--- Exercise set ---
1. Answer from the passage on Bitcoin's energy and carbon footprint:
(a) Which two cryptocurrencies does it call popular?
(b) What process does crypto mining perform?
(c) What does it say Bitcoin mines are?
2. Carry on the passage about Bitcoin's energy and carbon footprint, picking up right after its final sentence.

--- Quoted passage ---
.....

Bitcoin’s energy and carbon footprint

A cryptocurrency is a digital or virtual currency. As the name implies, it uses cryptography to improve the security of communications, at least in principle. Many cryptocurrencies are based on blockchain technology, a system that enables transactions to be gathered into blocks, recorded in a ledger, and then shared in decentralized networks. Bitcoin and Ethereum are two popular cryptocurrencies.

At the heart of cryptocurrencies like Bitcoin is crypto mining, the process that verifies and adds new transactions to the blockchain. Powerful computers–and lots of them–are required to perform up to trillions of calculations per second. Bitcoin mines–the physical locations of these computer clusters–require prodigious amounts of electricity.

.....

--- Source data ---

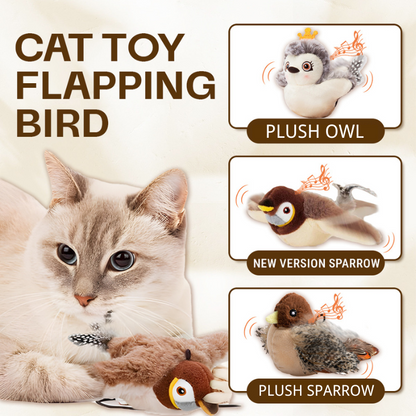 HyperFlap™ Cat Toy Flapping Bird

.....

--- Responses for each task ---
1.
(a) Bitcoin and Ethereum.
(b) It verifies new transactions and adds them to the blockchain.
(c) The physical locations of the computer clusters that perform the mining.

2.
The New York Times and Watt Time, a tech company focused on clean energy, recently assessed the electricity use and carbon dioxide emissions from 34 Bitcoin mines in 14 states in the United States.1 Their analysis showed that the Bitcoin mines exhibit enormous energy and carbon footprints. For example, the NYT/Watt Time analysis found that the Riot Platforms’ mine in Rockdale, Texas, uses about the same amount of electricity as the nearest 300,000 homes, making it the most electricity-intensive Bitcoin mining operation in the country. Many bitcoin mines are plugged into electric grids that are heavily reliant on fossil fuels, meaning that the mines cause significant emissions of carbon dioxide, the most important greenhouse gas driving climate change. Other analyses document how crypto mining has placed upward pressure on electricity prices, and increased local air, water, and noise pollution.2

The Cambridge Centre for Alternative Finance estimated that in April 2023 the world’s Bitcoin mines required about 14.4 gigawatts (GW) of electric generation capacity.3 To put that number in perspective, the entire wind industry in the United States had an installed capacity of about 144 GW in 2022. Bitcoin consumes electricity at an average annual rate of about 127 TWh per year, which is roughly equivalent to total electricity use in the Netherlands.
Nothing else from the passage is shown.